Sadistic chimp aside, Elvis’s crew is rounded out by It’s Always Sunny in Philadelphia star Kaitlin Olson as CeCe Ryder, a hedonistic but highly skilled operative for TCB. Jackass legend Johnny Knoxville plays Elvis’s dim-witted best friend Bobby Ray, comedian Niecy Nash is Bertie – Elvis’s “rock” who has cared for him since he was a baby – and the celebrated Don Cheadle is The Commander who runs the bureau The central voices are uniformly delightful, but particular praise must go to Cheadle, who practically sings his dialogue and has sharp comic timing that brings the best out of even the silliest punchlines. The reasons for his bureau’s century-old use of celebrities as agents are breezed over hilariously, with Marilyn Monroe, Mark Twain and Jackie Robinson all identified as past recruits and Benjamin Franklin’s famous kite experiment reimagined as an instrument of torture. As Cheadle’s silky timbre tells new recruits: “If it wasn’t for TCB, half of you’d be toiling in a Japanese salt mine right now, the other half would be selling fetish sex for food in a Soviet Worker’s Paradise.” The hit rate of jokes is inconsistent, and the show seems to think that the mere mention of group sex is a gag that never gets old, but the frequency of punchlines means that even if only one in three elicits a giggle, it still works out as well over a laugh a minute.

Despite the scenes of Elvis tripping on LSD or pummelling various bad guys to death with his bare hands, this series comes with family approval, having been created by Priscilla Presley with first-time showrunners John Eddie and Archer scribe Mike Arnold. Priscilla also voices herself, as the series is set when they are still happily married and their recently passed Lisa Marie Presley is a babe in arms. Elvis is portrayed as a loving husband and father and is easily the most morally upstanding of the ensemble, but it’s still surprising that the extremely adult antics of the show come with his estate’s involvement, However, without the support of his loved ones, the show would be an uneasy prospect given that Elvis himself was ultimately a victim of those that sought to squeeze every dollar they could out of him.

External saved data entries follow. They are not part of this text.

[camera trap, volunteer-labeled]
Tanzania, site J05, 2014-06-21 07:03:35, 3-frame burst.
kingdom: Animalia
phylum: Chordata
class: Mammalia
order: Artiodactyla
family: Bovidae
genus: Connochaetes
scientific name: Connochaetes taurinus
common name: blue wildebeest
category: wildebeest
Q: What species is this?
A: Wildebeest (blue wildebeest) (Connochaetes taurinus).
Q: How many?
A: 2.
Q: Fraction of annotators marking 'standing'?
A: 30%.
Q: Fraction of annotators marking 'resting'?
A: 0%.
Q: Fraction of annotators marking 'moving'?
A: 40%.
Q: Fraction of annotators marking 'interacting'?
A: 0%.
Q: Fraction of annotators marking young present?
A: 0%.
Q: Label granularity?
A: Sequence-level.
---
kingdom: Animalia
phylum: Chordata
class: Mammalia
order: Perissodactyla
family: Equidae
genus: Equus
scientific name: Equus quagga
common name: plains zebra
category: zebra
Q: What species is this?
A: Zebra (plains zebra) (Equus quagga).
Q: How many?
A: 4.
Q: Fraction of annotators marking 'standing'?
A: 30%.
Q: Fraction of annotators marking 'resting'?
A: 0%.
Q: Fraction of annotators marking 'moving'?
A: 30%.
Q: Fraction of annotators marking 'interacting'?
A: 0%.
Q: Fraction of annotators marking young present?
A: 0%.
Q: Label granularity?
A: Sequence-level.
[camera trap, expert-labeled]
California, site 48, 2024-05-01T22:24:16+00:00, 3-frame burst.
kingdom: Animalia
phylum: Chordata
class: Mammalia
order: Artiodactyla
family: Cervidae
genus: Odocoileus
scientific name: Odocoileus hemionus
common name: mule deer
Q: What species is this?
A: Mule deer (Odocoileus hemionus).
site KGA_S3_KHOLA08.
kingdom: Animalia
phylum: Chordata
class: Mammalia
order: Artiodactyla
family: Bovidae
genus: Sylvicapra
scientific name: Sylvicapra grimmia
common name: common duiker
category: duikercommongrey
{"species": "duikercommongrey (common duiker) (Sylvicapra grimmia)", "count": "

While the talent of Elvis is a one-in-a-generation phenomenon, the show takes gentle jabs at his status as an icon (“He’s like Marvin Gaye for white people,” Bertie explains). But the talent of the voice cast extends into the many cameos made throughout the series, with particular highlights in Jason Mantzoukas’s “completely not insane” Howard Hughes and Fred Armisen’s Charles Manson. But the show has ambition beyond just being a who’s who of the late 1960s and the series builds up some intriguing mysteries and fun twists. But perhaps the funniest image of all is of the hundreds of unsuspecting parents who will probably be wrongfooted by the surprising direction this series has taken. As they settle in for this show with their children on a Saturday morning, they’ll have to scramble for the remote once a chimp starts shooting people in the face.